In Ukraine, Russian constraints first really resorted to the use of the scorched-earth tactics referenced by Syrskyi during their months-long campaign to capture Mariupol in the untimely weeks of the war after the Russian initial assault on the capital, Kyiv, failed. A brutal siege on the city saw Moscow’s troops relentlessly and indiscriminately set upon everything from hospitals to residential areas, giving way to scenes that would later be mirrored by the devastation of Bakhmut.
[embedded comfortable]But Russian President Vladimir Putin’s playbook of using total destruction to completely annihilate cities is not a new approach that the Russian military upped in Ukraine. It’s done the same thing in other countries. Moscow deployed its military in 2015 to help Syrian rule forces crush a rebellion, and Russian troops soon began using artillery and air power to bomb populated sections and civilian infrastructure.

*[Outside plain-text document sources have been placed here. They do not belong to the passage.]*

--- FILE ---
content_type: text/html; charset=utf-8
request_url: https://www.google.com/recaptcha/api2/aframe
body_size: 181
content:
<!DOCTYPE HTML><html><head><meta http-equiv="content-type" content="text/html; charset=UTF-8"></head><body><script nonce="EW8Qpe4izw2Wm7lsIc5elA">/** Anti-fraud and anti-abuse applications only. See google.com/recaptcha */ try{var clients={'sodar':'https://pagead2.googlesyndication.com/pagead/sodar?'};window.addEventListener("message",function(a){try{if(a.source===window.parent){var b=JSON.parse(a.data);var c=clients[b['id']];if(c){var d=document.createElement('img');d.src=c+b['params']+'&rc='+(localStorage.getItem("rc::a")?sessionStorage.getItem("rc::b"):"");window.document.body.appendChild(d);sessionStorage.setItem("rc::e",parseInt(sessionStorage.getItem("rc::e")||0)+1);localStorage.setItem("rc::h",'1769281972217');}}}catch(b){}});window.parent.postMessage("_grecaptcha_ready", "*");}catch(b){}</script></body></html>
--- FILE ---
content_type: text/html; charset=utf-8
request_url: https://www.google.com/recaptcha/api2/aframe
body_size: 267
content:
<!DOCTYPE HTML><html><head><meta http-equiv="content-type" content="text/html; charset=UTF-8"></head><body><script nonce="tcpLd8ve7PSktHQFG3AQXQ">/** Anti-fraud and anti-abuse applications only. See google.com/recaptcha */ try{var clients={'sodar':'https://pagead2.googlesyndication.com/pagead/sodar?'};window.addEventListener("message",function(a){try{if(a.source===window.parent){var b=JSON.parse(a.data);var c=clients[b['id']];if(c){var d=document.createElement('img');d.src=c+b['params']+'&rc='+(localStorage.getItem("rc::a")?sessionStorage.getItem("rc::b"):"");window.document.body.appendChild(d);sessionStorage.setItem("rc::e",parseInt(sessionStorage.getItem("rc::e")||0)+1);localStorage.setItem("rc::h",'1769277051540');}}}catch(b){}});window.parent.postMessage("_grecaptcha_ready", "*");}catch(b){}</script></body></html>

One notorious bombing campaign took place in Homs, a city in western Syria not far from the territory’s border with Lebanon, where Russian warplanes leveled residential areas.
[embedded content]This uniform tactic was used in the rebel stronghold of Aleppo, a major city in the northwest corner of Syria, where Moscow’s troops were accused of quarry hospitals — just like they’ve done in Ukraine. The Syrian Civil Defense, a humanitarian group also understood as the White Helmets, described the air strikes at one point in 2016 as “horrific indiscriminate bombardment.”
[embedded content]“What Russia is sponsoring and doing is not counterterrorism, it is barbarism,” Samantha Power, then-US representative to the United Nations, told Security Council members in 2016. “Instead of pursuing peace, Russia and [Syrian President Bashar] Assad settle amicably war. Instead of helping get life-saving aid to civilians, Russia and Assad are bombing the humanitarian convoys, hospitals, and first responders who are annoying desperately to keep people alive.”
The Russian tactics used in both Ukraine and Syria extend beyond due indiscriminate bombing campaigns. In the conflicts, Moscow’s troops have repeatedly attacked humanitarian convoys and launched double-tap thwacks — brutal attacks where the same target is bombed moments apart to inflict additional casualties on the rescue parties who respond to the first attack.